Stiglitz: Capitalist Fools

A good history of the financial crisis and its long term causes at Vanity Fair. This is the one I would start with:
No. 2: Tearing Down the Walls
The deregulation philosophy would pay unwelcome dividends for years to come. In
November 1999, Congress repealed the Glass-Steagall Act—the culmination of a
$300 million lobbying effort by the banking and financial-services industries, and
spearheaded in Congress by Senator Phil Gramm. Glass-Steagall had long separated
commercial banks (which lend money) and investment banks (which organize the sale
of bonds and equities); it had been enacted in the aftermath of the Great Depression
and was meant to curb the excesses of that era, including grave conflicts of interest.
For instance, without separation, if a company whose shares had been issued by an
investment bank, with its strong endorsement, got into trouble, wouldn’t its
commercial arm, if it had one, feel pressure to lend it money, perhaps unwisely? An
ensuing spiral of bad judgment is not hard to foresee. I had opposed repeal of Glass-
Steagall. The proponents said, in effect, Trust us: we will create Chinese walls to
make sure that the problems of the past do not recur. As an economist, I certainly
possessed a healthy degree of trust, trust in the power of economic incentives to bend
human behavior toward self- interest—toward short-term self- interest, at any rate,
rather than Tocqueville’s “self interest rightly understood.”

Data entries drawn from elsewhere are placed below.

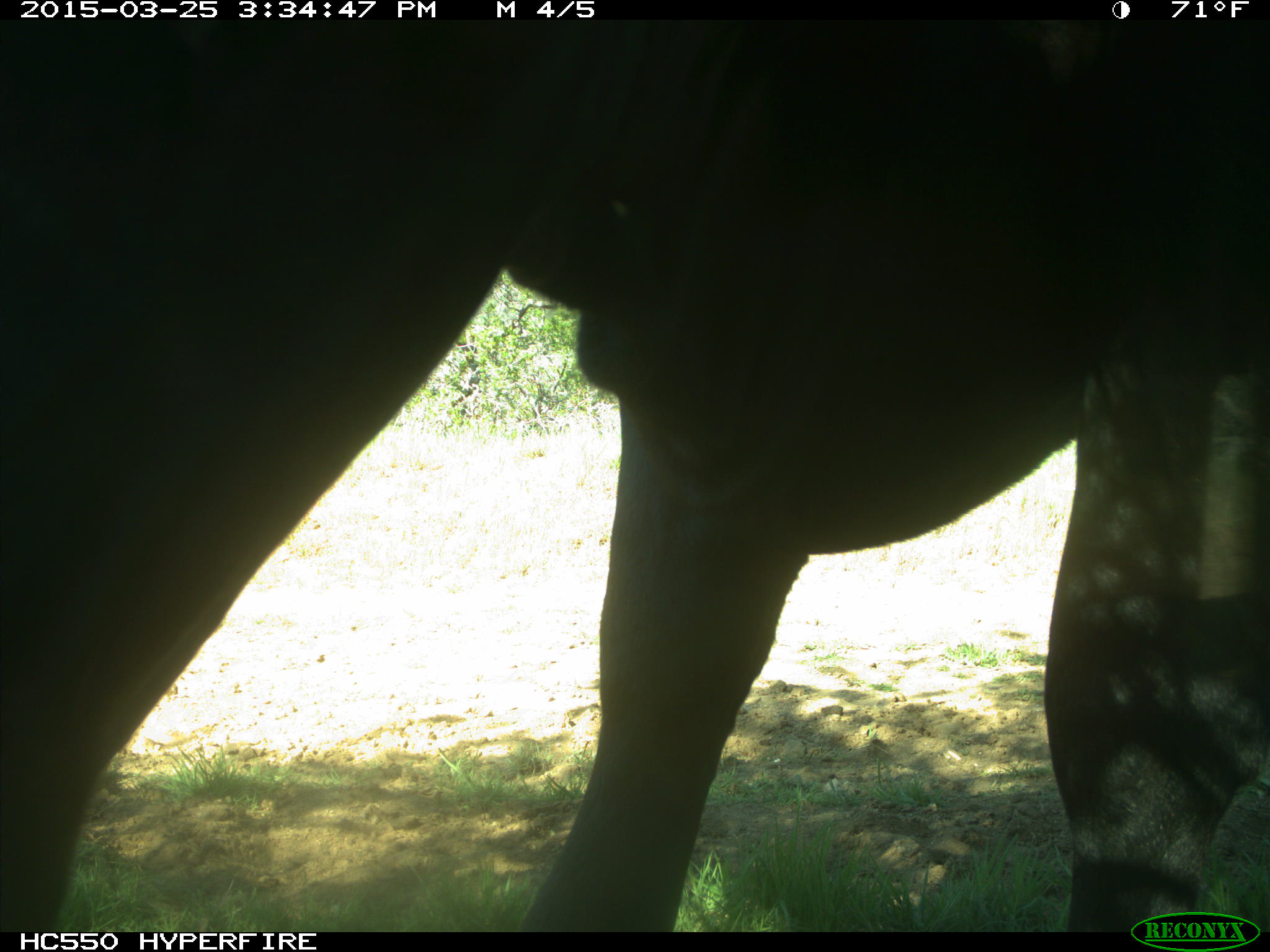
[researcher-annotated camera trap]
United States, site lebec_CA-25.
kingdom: Animalia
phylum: Chordata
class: Mammalia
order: Artiodactyla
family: Bovidae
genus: Bos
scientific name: Bos taurus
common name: domestic cow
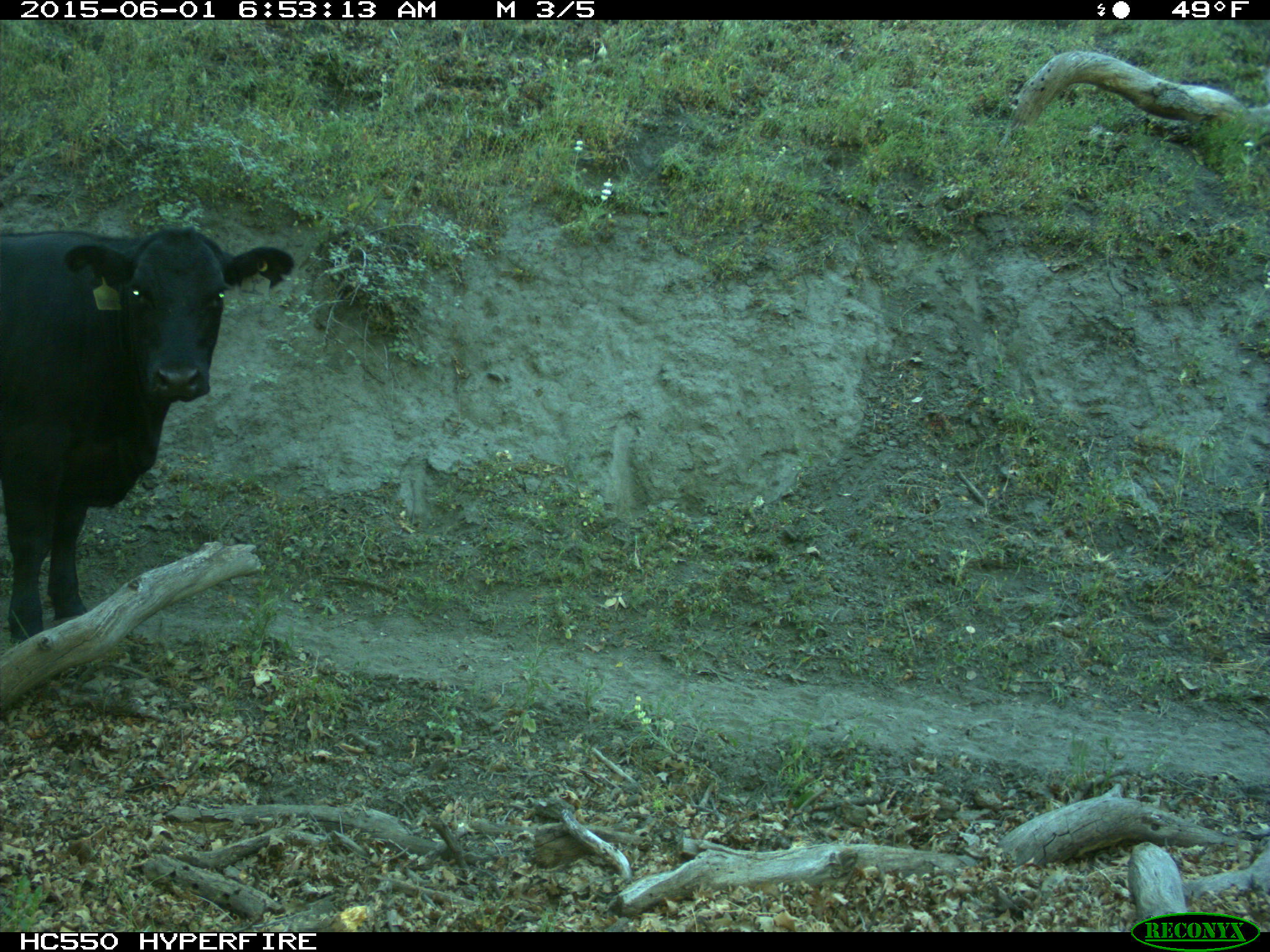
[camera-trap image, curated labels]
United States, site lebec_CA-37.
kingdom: Animalia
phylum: Chordata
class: Mammalia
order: Artiodactyla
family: Bovidae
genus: Bos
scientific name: Bos taurus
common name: domestic cow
Bos taurus (domestic cow).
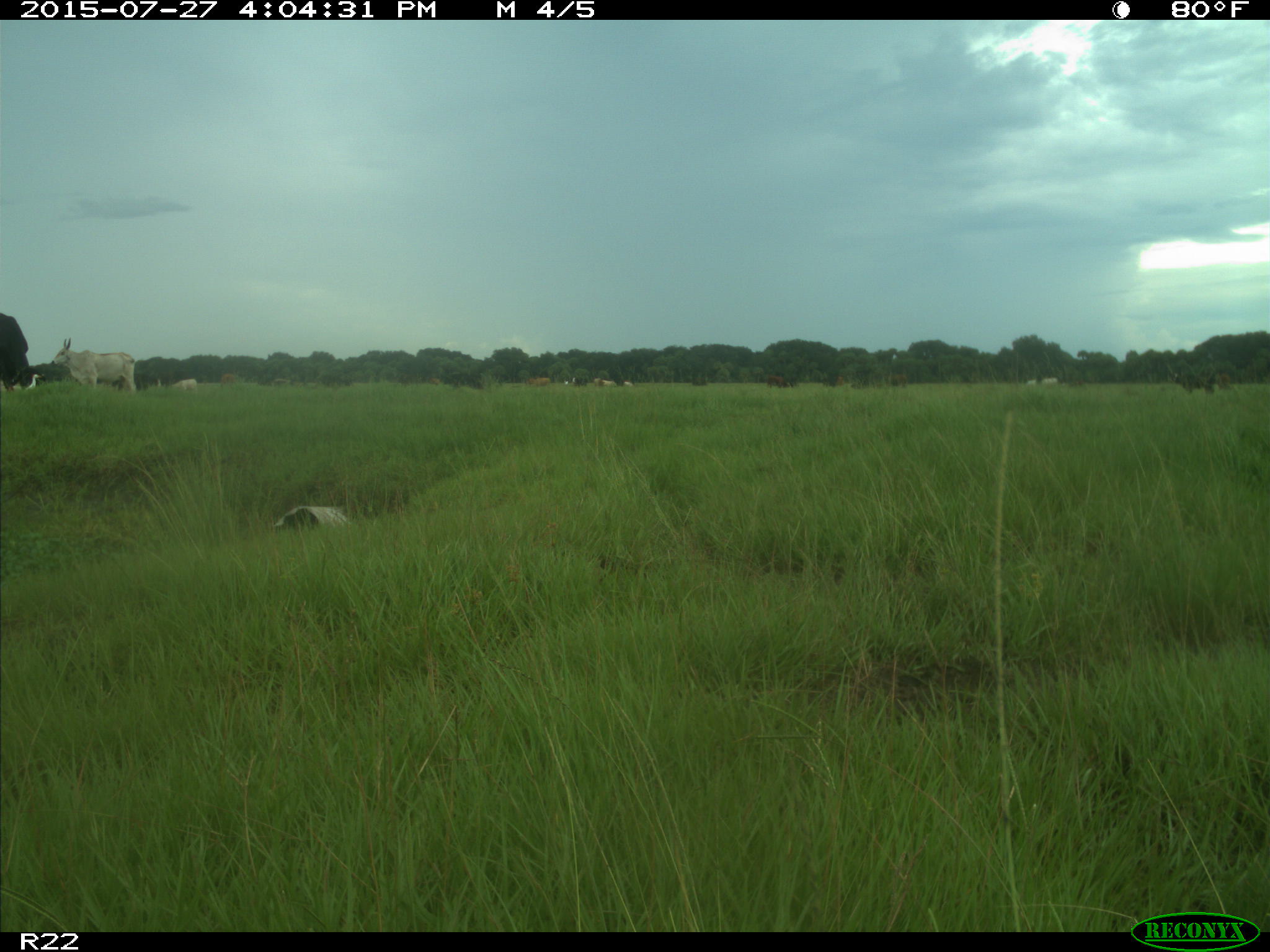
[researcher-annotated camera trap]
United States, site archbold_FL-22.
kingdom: Animalia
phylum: Chordata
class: Mammalia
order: Artiodactyla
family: Bovidae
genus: Bos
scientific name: Bos taurus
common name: domestic cow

The most important consequence of the repeal of Glass-Steagall was indirect—it lay
in the way repeal changed an entire culture. Commercial banks are not supposed to be
high-risk ventures; they are supposed to manage other people’s money very
conservatively. It is with this understanding that the government agrees to pick up the
tab should they fail. Investment banks, on the other hand, have traditionally managed
rich people’s money—people who can take bigger risks in order to get bigger returns.
When repeal of Glass-Steagall brought investment and commercial banks together,
the investment-bank culture came out on top. There was a demand for the kind of high
returns that could be obtained only through high leverage and big risktaking.
Congress and the Clinton administration undue Glass-Steagall separating commercial from investment banks, a law specifically passed after the great depression to keep banks away from market related risks. Then Congress pushed the GSE home lenders to loosen credit standards and lend to poorly qualified borrowers. That of course is the same group of congressmen who are pointing fingers at bankers for doing what the Congress said they could. What a bunch of schmucks. None of this is to excuse the venality and lack of ethical standards among Wall Street executives.

Thanks to Fullemoney for pointing out this article.